The safety expert warns of “a number of incidents and non-fatal accidents that require the industry to remain vigilant”.
He writes: “Regardless of how low the accident rate in 2023 has been, there is no cause for complacency.
“Aviation remains a risk-laden industry and as airports around the world report that movements are reaching the same level as in 2019, before the Covid 19 crisis, a number of issues have not gone away.
“Serious injuries due to turbulence remain an ever-present factor in the year’s accidents.”
Eleven passengers aboard a charter flight from Barbados to Manchester were hurt when their Airbus A330 encountered clear air turbulence over the Atlantic.

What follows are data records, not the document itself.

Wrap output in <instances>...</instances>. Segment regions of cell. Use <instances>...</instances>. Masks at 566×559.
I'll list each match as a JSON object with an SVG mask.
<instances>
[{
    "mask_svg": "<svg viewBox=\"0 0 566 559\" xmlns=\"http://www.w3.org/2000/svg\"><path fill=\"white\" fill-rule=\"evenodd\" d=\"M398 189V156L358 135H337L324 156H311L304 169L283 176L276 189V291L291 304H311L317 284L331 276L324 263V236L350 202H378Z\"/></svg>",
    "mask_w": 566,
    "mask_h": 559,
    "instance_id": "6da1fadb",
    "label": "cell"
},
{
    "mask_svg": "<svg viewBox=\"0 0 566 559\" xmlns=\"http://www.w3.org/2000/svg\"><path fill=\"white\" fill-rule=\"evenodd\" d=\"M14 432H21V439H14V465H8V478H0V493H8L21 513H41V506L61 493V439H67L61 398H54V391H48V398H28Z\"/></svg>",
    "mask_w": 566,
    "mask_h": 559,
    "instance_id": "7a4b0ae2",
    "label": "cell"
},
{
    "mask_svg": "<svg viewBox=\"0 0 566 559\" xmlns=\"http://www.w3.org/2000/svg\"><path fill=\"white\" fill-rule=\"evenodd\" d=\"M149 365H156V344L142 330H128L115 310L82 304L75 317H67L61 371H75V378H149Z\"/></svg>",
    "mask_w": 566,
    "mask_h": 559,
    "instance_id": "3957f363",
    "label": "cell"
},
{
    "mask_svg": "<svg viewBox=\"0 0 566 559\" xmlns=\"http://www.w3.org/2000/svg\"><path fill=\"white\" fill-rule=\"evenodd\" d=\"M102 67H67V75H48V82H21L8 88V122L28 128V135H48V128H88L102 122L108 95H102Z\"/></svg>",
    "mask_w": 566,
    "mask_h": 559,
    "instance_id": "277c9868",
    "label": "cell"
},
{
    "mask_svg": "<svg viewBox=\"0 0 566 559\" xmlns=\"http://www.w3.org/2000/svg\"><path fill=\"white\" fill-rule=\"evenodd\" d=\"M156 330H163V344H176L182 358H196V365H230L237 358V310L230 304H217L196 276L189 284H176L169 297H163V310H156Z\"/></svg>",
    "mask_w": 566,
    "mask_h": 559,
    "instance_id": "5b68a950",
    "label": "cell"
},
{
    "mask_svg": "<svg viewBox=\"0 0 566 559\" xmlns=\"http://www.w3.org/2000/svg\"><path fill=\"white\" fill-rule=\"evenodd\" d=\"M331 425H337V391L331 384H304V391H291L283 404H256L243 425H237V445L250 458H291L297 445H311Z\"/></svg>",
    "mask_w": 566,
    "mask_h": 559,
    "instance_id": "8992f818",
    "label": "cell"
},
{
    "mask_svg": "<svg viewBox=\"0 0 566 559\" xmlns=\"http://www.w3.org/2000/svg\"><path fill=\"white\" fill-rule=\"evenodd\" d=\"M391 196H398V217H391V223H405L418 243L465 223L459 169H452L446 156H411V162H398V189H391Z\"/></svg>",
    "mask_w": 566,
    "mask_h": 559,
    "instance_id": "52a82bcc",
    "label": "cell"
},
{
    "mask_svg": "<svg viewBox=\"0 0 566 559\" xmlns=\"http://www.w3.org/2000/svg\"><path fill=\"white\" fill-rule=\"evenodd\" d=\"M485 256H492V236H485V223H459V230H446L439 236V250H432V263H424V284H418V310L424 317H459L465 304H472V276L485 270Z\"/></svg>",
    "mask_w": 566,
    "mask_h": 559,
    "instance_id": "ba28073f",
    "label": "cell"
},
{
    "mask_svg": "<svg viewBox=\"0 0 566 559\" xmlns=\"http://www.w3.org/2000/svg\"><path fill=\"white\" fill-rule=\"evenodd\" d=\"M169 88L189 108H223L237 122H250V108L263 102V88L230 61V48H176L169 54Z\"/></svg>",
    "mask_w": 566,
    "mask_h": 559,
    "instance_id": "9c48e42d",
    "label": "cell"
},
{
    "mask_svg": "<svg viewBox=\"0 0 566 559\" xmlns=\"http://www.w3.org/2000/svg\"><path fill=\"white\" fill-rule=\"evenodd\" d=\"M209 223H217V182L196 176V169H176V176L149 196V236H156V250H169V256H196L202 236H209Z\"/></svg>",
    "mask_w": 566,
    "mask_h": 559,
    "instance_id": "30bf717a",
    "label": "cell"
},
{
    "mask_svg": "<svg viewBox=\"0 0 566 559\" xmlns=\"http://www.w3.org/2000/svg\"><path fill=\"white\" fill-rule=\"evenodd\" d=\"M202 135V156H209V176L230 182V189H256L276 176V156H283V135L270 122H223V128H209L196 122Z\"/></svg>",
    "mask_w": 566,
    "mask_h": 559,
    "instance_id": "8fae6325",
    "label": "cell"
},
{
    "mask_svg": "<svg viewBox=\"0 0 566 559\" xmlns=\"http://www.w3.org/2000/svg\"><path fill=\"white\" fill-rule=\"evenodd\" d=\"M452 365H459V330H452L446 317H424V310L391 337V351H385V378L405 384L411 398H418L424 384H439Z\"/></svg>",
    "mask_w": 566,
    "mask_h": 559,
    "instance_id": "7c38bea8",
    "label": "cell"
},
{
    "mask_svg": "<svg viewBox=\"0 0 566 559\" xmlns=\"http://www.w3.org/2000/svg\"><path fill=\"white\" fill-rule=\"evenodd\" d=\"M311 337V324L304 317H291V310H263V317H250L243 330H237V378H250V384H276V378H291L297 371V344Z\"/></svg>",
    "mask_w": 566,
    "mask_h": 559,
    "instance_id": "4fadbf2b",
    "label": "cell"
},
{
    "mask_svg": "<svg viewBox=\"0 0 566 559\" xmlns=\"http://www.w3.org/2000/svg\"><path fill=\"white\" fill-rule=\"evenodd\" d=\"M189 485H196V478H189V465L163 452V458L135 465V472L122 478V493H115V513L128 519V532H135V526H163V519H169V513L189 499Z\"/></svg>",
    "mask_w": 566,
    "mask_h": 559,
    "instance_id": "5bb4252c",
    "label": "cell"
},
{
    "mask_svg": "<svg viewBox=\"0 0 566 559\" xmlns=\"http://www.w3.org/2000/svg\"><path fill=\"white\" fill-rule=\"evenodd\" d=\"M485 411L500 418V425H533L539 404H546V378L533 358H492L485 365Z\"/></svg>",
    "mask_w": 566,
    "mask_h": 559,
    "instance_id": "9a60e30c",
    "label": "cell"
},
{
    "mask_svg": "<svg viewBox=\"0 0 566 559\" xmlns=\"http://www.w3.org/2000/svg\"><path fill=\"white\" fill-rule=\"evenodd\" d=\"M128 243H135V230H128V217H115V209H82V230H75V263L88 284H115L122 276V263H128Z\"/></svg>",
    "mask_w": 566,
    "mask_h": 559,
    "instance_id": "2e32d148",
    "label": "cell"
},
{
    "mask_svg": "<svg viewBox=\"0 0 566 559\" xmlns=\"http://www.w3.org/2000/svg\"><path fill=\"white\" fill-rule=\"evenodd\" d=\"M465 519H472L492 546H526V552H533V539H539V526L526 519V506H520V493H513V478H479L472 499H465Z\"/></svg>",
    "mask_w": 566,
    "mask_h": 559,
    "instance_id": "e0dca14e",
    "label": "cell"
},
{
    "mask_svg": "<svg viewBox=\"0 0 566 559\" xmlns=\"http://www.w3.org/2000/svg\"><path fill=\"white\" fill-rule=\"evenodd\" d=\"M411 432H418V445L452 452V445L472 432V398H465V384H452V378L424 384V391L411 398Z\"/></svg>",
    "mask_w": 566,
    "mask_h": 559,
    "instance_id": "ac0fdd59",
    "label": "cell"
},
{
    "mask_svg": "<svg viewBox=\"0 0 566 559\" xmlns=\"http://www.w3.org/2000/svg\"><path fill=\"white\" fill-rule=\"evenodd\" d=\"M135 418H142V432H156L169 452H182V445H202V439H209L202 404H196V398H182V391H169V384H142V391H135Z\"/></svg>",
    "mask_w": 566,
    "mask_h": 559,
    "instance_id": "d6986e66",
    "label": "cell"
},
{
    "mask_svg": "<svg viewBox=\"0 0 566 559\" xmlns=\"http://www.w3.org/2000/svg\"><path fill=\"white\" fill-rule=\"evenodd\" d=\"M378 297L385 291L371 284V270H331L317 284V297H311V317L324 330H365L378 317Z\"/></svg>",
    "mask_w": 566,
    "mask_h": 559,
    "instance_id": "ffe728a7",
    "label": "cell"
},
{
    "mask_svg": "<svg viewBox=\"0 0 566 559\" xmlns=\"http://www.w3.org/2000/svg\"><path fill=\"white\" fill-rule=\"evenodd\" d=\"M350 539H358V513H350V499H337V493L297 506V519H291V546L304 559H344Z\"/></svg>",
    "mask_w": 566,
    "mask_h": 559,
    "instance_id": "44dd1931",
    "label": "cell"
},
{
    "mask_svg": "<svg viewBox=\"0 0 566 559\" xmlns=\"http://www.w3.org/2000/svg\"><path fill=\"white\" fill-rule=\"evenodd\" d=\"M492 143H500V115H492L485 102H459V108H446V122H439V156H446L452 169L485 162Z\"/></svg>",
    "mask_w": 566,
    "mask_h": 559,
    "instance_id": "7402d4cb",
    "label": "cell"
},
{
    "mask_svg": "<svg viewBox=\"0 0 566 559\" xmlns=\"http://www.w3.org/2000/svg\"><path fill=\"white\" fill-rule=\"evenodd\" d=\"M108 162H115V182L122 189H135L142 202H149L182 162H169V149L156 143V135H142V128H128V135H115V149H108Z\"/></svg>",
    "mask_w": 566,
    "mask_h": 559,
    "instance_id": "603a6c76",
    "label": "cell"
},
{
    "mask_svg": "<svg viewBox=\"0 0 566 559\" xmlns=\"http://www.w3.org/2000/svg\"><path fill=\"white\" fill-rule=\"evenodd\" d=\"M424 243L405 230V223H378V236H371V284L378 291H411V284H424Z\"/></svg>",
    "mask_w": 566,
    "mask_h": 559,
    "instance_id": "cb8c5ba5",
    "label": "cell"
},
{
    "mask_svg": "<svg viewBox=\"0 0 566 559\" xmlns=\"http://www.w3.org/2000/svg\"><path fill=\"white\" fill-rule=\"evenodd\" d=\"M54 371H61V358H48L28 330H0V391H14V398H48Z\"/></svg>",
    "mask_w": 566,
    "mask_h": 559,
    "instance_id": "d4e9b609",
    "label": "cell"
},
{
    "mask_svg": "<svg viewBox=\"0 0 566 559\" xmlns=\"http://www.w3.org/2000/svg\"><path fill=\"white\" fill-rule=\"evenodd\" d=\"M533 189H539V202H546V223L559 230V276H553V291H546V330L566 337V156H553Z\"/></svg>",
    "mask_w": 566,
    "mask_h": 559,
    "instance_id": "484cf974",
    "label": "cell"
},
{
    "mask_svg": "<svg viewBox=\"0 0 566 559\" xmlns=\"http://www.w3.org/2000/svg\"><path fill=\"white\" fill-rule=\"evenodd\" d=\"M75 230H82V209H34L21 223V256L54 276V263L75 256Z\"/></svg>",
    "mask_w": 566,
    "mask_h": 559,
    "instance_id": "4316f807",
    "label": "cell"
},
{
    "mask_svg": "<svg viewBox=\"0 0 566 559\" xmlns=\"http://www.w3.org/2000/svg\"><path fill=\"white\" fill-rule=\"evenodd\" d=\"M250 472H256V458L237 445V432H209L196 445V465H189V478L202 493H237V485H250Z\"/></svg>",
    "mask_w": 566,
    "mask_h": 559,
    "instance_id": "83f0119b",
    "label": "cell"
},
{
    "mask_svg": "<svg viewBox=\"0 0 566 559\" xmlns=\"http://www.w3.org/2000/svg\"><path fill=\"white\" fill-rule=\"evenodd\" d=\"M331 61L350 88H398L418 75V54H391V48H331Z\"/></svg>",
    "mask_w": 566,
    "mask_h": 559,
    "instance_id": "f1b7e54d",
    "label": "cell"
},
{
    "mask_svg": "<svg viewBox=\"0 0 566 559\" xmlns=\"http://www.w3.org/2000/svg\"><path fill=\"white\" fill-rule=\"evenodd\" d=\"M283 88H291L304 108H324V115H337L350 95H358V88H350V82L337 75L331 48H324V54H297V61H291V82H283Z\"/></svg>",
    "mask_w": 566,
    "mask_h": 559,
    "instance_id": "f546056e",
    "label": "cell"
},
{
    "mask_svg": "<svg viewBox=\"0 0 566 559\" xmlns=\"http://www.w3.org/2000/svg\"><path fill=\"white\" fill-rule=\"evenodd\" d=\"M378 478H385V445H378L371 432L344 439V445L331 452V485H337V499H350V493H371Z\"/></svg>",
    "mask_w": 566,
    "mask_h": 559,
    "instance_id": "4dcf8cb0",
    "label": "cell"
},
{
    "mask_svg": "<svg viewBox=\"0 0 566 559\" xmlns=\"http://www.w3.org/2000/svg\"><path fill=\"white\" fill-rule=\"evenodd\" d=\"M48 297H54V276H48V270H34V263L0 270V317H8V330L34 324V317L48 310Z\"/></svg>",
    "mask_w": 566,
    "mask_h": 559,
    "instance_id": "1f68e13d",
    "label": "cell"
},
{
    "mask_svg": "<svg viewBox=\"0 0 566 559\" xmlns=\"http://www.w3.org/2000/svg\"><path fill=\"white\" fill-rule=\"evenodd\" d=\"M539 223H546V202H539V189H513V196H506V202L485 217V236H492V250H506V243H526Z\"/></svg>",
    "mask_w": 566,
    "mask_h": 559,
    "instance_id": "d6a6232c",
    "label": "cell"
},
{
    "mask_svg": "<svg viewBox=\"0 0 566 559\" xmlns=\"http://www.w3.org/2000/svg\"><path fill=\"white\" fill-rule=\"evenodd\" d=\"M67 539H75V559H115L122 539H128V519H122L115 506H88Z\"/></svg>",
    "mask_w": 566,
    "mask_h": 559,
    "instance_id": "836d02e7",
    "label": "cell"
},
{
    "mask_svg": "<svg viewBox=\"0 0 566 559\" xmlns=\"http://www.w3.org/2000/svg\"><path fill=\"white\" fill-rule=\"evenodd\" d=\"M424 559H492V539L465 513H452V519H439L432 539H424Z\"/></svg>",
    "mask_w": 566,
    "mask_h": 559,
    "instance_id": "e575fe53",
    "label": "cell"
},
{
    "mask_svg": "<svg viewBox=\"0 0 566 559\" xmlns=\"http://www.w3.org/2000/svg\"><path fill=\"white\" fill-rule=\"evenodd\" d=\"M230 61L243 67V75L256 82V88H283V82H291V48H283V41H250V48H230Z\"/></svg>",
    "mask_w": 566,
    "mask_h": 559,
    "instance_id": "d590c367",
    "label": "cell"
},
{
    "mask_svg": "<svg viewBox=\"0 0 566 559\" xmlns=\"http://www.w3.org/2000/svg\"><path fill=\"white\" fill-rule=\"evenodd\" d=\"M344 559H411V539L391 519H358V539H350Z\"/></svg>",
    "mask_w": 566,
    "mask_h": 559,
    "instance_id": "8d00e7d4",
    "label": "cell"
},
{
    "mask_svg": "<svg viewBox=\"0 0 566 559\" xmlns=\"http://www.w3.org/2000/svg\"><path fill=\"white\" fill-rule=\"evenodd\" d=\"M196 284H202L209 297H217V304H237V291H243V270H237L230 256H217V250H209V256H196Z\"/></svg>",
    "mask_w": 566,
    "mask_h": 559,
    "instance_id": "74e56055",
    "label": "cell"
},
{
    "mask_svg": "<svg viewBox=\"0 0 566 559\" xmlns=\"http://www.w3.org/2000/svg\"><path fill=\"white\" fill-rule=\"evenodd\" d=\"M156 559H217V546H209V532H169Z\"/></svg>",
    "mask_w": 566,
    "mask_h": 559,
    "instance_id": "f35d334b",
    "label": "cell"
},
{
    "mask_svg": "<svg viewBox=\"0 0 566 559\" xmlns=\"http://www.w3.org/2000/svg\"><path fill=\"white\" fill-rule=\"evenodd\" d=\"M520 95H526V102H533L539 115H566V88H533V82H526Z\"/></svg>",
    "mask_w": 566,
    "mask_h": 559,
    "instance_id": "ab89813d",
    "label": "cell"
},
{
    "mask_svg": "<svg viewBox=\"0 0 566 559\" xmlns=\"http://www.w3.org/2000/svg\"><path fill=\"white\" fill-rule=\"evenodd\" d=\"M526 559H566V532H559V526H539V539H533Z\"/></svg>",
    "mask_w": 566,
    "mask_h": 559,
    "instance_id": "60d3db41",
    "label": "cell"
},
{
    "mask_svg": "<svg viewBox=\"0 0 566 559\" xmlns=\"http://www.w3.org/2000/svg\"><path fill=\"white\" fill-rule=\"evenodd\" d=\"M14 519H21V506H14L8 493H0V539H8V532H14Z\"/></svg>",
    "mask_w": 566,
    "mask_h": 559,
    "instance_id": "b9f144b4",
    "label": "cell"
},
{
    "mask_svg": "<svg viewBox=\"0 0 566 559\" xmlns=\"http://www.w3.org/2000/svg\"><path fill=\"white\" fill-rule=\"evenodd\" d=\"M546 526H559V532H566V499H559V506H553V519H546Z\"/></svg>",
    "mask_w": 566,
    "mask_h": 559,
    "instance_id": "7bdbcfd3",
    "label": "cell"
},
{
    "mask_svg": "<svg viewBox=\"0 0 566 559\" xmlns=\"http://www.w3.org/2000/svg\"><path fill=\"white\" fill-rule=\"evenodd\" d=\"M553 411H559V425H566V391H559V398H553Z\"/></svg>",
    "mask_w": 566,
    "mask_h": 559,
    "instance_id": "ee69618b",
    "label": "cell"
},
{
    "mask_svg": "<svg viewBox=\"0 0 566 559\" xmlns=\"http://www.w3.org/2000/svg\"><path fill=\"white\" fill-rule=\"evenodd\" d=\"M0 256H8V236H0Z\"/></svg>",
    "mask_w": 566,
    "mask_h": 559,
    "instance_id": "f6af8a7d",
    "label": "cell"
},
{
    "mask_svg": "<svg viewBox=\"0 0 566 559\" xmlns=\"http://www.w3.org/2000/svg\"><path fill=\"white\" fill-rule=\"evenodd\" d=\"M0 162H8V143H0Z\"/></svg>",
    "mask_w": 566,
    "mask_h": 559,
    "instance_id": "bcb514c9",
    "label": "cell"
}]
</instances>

The plane diverted to Bermuda on Christmas Eve.
This year will see the 10th anniversary of the two tragedies involving Boeing 777 aircraft belonging to Malaysia Airlines.
On 8 March 2014, flight MH370 disappeared while on a routine flight from Kuala Lumpur to Beijing. The jet is presumed to have come down in the Indian Ocean west of Australia. No trace has been found of the 227 passengers and 12 crew.
On 17 July 2014, flight MH17 from Amsterdam to Kuala Lumpur was downed by a Russian missile fired from rebel-held territory in eastern Ukraine. All 298 passengers and crew perished.